Task requirements |
Please return the text of every record below word for word, leaving out the pictures.

Extracted material |
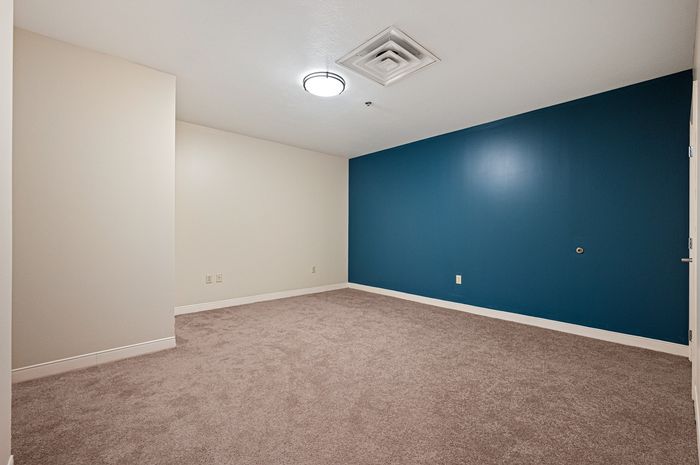 Spacious room with modern lighting, plush carpet, and a stylish blue accent wall.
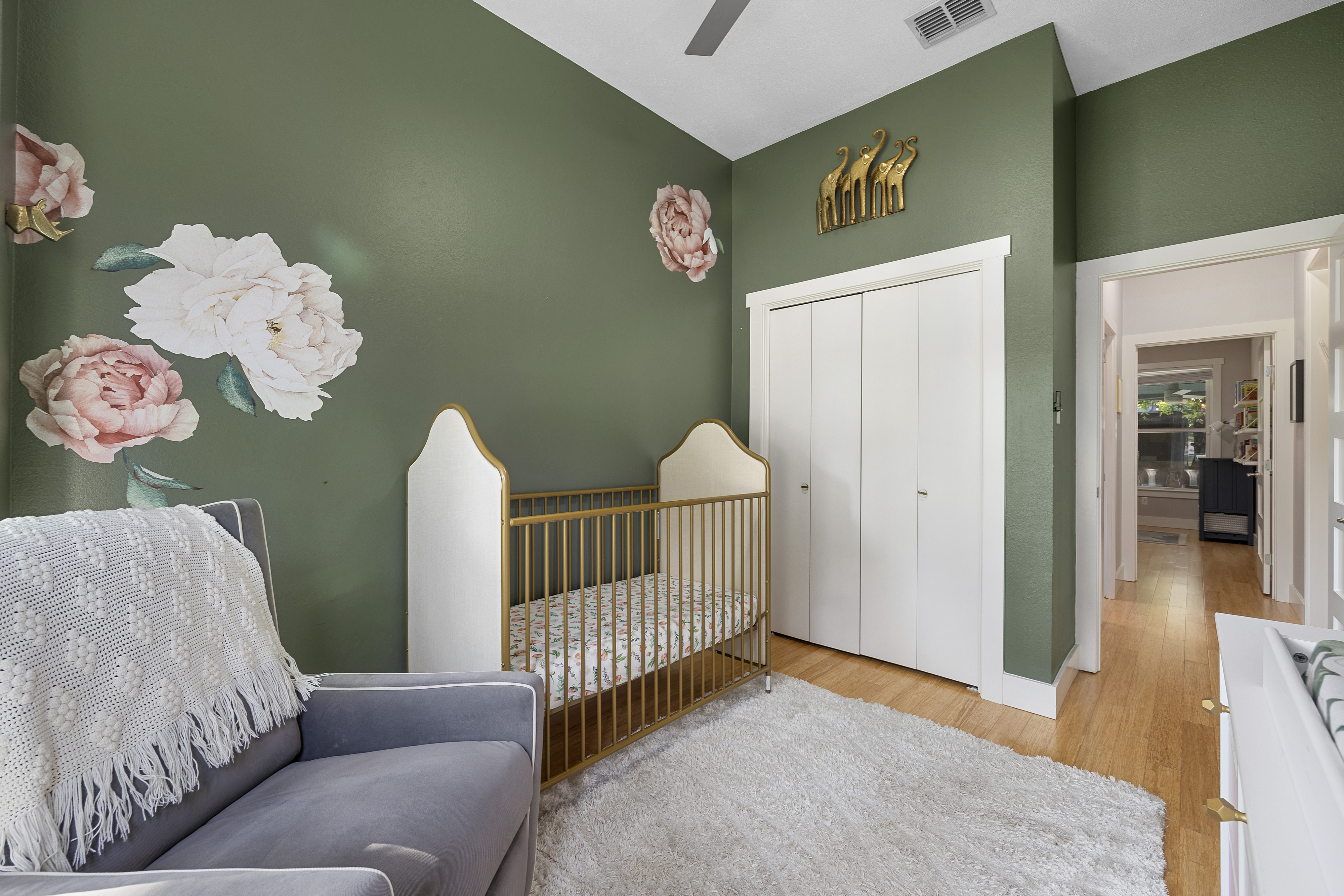 Baby girl's nursery with green, pink, and gold decor, featuring a crib, changing table, dresser, rocking chair, white rug, and tall ceilings.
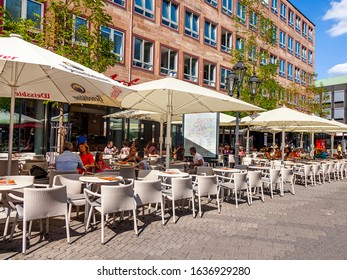 Nuremberg, Germany, On August 21, 2018. People Have Rest In Typical Cafe In Old Town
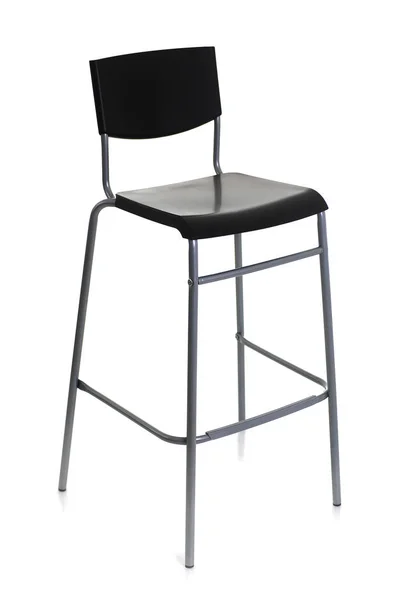 Barstool on high metal legs with a black backboard — Stock Photo, Image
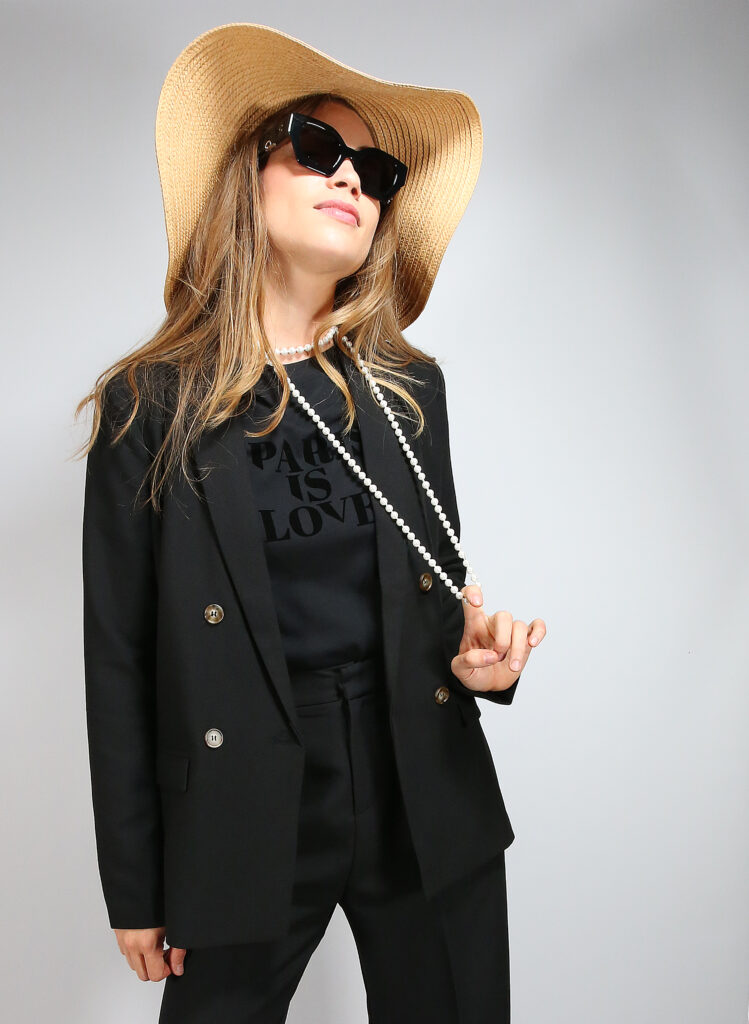 Jeune femme prise en photo dans un studio, avec une tenue total look noir mode : un tailleur veste pantalon, un t-shirt avec inscription "Paris is Love", un collier de perle inspiration Chanel, une paire de lunettes de soleil ultra glamour et un chapeau vogue qui termine la silhouette.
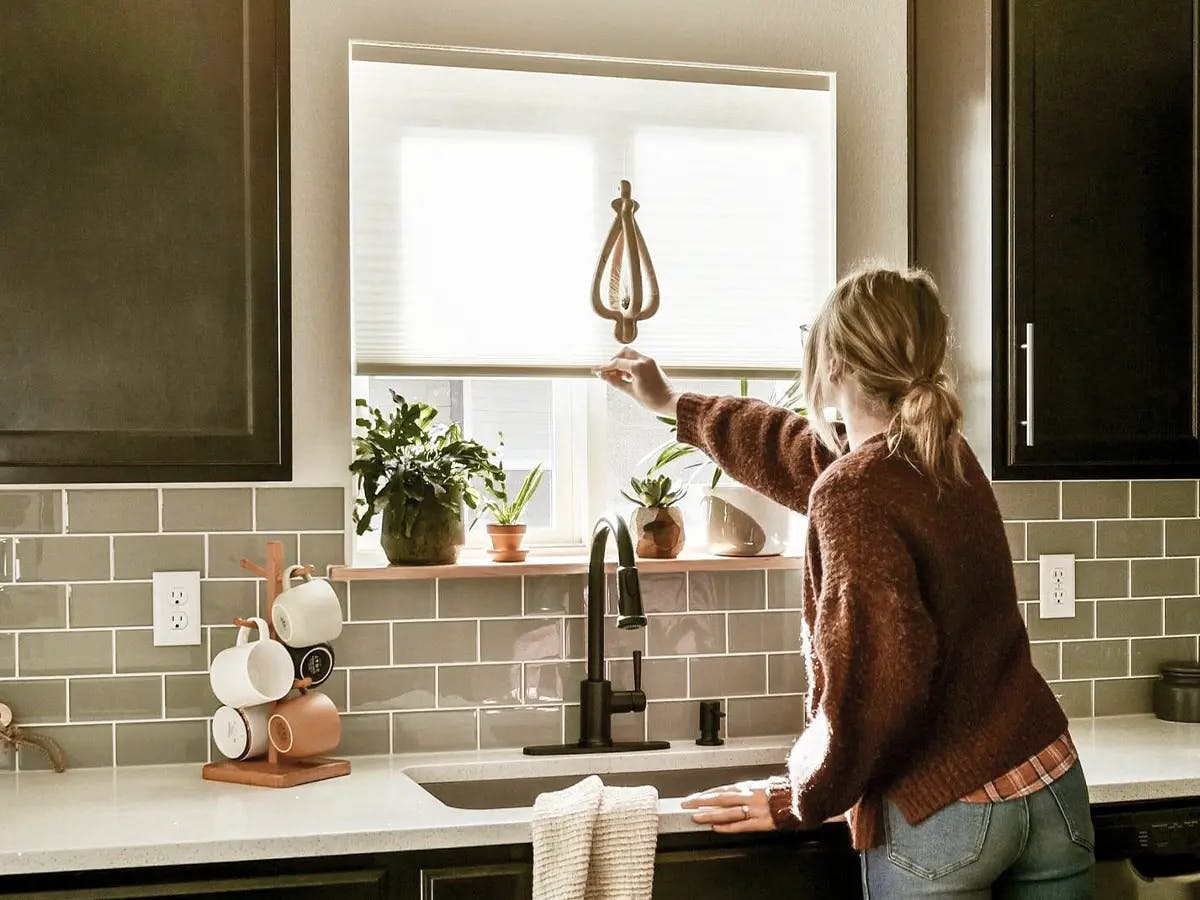 Woman adjusting cellular shades above a kitchen sink with plants on the windowsill.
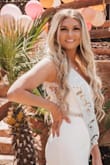 This dress was more than I thought it would be. I wore it for my bridal shower and the way it fits is so comfy and I got soooo many compliments on this dress. The back is laced and it is beautiful!! I dressed up the waist with a sparkly belt. - Heather G.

Solution |
 Spacious room with modern lighting, plush carpet, and a stylish blue accent wall.
 Baby girl's nursery with green, pink, and gold decor, featuring a crib, changing table, dresser, rocking chair, white rug, and tall ceilings.
 Nuremberg, Germany, On August 21, 2018. People Have Rest In Typical Cafe In Old Town
 Barstool on high metal legs with a black backboard — Stock Photo, Image
 Jeune femme prise en photo dans un studio, avec une tenue total look noir mode : un tailleur veste pantalon, un t-shirt avec inscription "Paris is Love", un collier de perle inspiration Chanel, une paire de lunettes de soleil ultra glamour et un chapeau vogue qui termine la silhouette.
 Woman adjusting cellular shades above a kitchen sink with plants on the windowsill.
 This dress was more than I thought it would be. I wore it for my bridal shower and the way it fits is so comfy and I got soooo many compliments on this dress. The back is laced and it is beautiful!! I dressed up the waist with a sparkly belt. - Heather G.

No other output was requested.